Linear Regression Use Case (1)
The following use case analyzes a United Nations dataset with sample Education, Literacy, Life Expectancy and GDP data.
- Datasets
-
The exact dataset used is UN.csv (10KB).
The collected United Nations dataset can be imported into Team Studio and quickly viewed using the Preview window. The first few rows are shown below:
Workflow
Prior to selecting and running a Linear Regression Operator, various Data Explorer Operators2, such as the Scatter Plot Matrix and Correlation Analysis plots, can be used to quickly assess whether there appears to be any sort of linear relationship between the dependent and independent variables. The following shows part of the Scatter Plot Matrix for some of the UN data:
A Scatter Plot Graph is displayed in the matrix for every pair of selected variables.
In this example, several evident linear relationships are displayed, such as a strong linear relationship between the educationMale and educationFemale variables.
This can be investigated further clicking on the particular Scatter Plot Graph to view one variable (educationFemale) as the Y and the other (educationMale) as the X-axis.
Note that as the education of males goes up, so does the education of females. Looking at this data shows that the number of years a country has female education starts with a 1.3 year deficit with respect to male education, but it grows with a slope above 1 (meaning that countries that educate men longer have less of a deficit in educating women.)
However, these two variables are so perfectly correlated it is suspicious - perhaps they are collinear variables instead? Colinearity is a linear relationship between two explanatory variables in a model. Two variables are perfectly collinear if there is an exact linear relationship between the two. So educationMale and educationFemale are almost collinear and the modeler might likely remove one of them from the model.
Looking at the linear relationship between educationFemale and illiteracyFemale shows the expected result that as education of the female decreases, the illiteracy rate for the females in the country increases.
These results might trigger the idea to create a model that predicts a country's female illiteracy rate based on its female education levels.
One interesting model from this data might be life expectancy as a general indicator of a country's well-being. The predictors might be variables like education, contraception, infant mortality rates, and illiteracy levels. Since the male and female variables in the data are so strongly collinear, the modeler would want to eliminate the redundancy. The educationFemale variable would likely be picked since it indicates both education levels and the emancipation of women and, therefore, has more information contained in its value.
The step of eliminating redundant, or collinear, independent variables is a very important one in linear regression modeling.
Within Team Studio, the modeler can use the Linear Regression Operator to create a model using the United Nations data and a Linear Regression Operator in order to predict the years of lifeFemale as the dependent variable and educationFemale, contraception, infantMortality, and illiteracyFemale as the independent variables, as follows:
Results
The Summary results tab shows the overall Linear Regression equation, coefficient values and variables along with an R2 and Standard Error values for the model.

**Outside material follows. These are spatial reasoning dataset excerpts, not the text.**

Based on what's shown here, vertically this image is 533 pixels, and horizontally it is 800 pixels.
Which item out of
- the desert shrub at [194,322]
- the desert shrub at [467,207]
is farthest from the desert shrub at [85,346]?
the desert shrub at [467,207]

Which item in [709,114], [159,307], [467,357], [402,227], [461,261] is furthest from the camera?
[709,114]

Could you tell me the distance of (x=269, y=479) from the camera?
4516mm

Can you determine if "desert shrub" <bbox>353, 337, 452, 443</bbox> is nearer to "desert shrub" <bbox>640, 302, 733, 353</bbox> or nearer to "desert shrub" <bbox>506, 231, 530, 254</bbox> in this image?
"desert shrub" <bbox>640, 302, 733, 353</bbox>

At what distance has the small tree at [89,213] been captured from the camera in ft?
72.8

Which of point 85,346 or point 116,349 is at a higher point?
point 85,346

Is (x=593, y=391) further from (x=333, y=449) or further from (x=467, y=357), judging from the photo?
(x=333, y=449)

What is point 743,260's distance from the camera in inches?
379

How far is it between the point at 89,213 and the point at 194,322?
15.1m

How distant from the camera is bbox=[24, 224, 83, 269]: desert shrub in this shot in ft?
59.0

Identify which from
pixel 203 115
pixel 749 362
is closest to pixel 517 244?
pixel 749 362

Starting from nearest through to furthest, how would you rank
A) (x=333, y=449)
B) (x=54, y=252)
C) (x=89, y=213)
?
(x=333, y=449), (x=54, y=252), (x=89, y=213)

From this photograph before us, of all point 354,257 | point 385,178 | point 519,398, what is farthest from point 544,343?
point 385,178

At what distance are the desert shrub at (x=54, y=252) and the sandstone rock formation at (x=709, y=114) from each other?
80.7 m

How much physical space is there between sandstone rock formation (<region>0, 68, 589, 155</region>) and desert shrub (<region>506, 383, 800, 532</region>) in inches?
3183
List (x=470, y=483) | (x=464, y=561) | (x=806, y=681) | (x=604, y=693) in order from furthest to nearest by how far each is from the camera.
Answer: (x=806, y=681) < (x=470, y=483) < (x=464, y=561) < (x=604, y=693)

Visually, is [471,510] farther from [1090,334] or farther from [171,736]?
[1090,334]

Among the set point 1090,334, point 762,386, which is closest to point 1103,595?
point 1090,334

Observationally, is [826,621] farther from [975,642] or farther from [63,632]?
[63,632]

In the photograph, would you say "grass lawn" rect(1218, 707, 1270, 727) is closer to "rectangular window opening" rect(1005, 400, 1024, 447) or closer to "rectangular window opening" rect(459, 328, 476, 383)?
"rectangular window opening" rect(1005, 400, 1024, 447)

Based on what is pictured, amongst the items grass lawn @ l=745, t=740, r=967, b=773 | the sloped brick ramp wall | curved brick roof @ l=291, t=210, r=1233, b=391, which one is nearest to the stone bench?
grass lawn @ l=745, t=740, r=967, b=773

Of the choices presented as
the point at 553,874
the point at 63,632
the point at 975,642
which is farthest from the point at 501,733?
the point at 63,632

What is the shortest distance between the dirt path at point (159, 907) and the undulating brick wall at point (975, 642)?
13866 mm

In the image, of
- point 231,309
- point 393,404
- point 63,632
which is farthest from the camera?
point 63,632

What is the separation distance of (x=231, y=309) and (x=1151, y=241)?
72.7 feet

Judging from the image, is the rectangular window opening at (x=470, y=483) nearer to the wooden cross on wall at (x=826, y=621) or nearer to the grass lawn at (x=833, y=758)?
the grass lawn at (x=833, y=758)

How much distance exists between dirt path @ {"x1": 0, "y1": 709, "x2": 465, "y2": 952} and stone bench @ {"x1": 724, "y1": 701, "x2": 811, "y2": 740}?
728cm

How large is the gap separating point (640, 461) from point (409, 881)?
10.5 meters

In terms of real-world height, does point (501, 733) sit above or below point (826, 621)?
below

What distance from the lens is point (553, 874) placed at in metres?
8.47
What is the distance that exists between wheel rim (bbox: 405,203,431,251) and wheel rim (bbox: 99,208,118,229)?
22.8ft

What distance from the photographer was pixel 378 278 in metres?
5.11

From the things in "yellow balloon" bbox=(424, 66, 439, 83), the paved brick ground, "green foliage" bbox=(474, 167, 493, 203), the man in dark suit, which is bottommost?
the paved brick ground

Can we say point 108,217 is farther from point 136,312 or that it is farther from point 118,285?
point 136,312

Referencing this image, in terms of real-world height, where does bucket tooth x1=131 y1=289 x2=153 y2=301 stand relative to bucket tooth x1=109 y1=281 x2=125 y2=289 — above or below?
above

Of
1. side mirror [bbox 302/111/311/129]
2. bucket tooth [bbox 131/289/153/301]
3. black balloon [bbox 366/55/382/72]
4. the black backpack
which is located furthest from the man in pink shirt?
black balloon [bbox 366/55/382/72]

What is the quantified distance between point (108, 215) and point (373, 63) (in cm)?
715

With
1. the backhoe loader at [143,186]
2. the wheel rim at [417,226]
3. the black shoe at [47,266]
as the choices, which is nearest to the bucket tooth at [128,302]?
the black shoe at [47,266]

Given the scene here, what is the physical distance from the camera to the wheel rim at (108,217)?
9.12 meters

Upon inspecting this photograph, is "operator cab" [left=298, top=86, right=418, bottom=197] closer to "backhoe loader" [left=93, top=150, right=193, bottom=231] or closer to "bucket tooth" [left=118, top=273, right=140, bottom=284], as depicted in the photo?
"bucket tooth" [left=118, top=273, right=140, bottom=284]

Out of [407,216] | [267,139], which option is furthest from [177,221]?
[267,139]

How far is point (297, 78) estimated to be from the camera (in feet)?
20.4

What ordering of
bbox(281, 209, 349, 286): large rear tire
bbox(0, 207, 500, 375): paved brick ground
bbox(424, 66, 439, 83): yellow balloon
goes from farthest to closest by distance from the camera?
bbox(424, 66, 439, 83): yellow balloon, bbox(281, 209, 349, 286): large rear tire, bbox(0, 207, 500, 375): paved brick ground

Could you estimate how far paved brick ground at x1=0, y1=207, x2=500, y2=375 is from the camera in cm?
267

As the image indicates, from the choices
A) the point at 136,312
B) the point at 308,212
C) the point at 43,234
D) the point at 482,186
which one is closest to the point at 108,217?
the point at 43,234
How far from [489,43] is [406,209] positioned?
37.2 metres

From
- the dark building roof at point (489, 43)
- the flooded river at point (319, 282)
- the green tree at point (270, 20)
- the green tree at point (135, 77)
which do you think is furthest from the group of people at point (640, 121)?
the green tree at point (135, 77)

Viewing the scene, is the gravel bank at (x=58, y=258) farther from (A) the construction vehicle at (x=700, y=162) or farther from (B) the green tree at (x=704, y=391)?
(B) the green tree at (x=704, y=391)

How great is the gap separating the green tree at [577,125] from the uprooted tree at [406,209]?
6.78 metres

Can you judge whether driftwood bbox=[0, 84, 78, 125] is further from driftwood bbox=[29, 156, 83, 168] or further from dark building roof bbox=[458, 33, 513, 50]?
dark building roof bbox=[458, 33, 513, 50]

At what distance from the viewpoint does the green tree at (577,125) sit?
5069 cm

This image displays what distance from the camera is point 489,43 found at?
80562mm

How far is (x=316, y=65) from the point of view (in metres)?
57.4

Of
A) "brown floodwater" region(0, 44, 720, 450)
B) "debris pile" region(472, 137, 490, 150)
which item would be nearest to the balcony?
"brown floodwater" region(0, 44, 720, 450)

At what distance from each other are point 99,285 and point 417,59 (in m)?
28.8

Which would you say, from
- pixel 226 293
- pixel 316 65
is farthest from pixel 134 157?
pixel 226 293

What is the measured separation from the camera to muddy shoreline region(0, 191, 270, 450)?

Note: An R2 value of 0.8915 shows a very high predictive capability (89% predictability). The Standard Error is +/- 3.67 years from the real female life expectancy, which seems like a reasonable error amount.
The Data Results tab provides the specific β Correlation Coefficients for each of the independent variables along with the related SE, T and P-Value statistics. When analyzing this data, the modeler is looking for independent variables that have both a low P-value ("confidence" level) and a high β Coefficient ("strength" level).
The data can also be sorted by β Coefficient values in order to understand which of the independent variables with low P-value has the greatest strength or correlation effect on the dependent variable. A high β indicates a change in the value of the independent variable has a greater effect on the change in the value of the dependent variable. In this example, educationFemale has the strongest correlation effect on female life expectancy.
Sorting the data by the P-value is usually the best way to analyze this data to understand the next modeling steps required. The variables with the lowest P-values are the ones the modeler should have the highest confidence of being true predictors in the model. Variables with P-values over 0.05 might be considered as optional for including in the model as there is a greater chance they might not be true predictors (that is, illiteracyFemale might be removed from the model next). In this example, infantMortality has a very low P-value, which makes intuitive sense for it to have an inverse correlation with female life expectancy levels.
Looking at the Residual Plot provides a way to analyze the overall fit of a Linear Model on the data.
The example Residual Plot above shows a somewhat random distribution of the residuals, with most of the observed data points being between ages 65-80.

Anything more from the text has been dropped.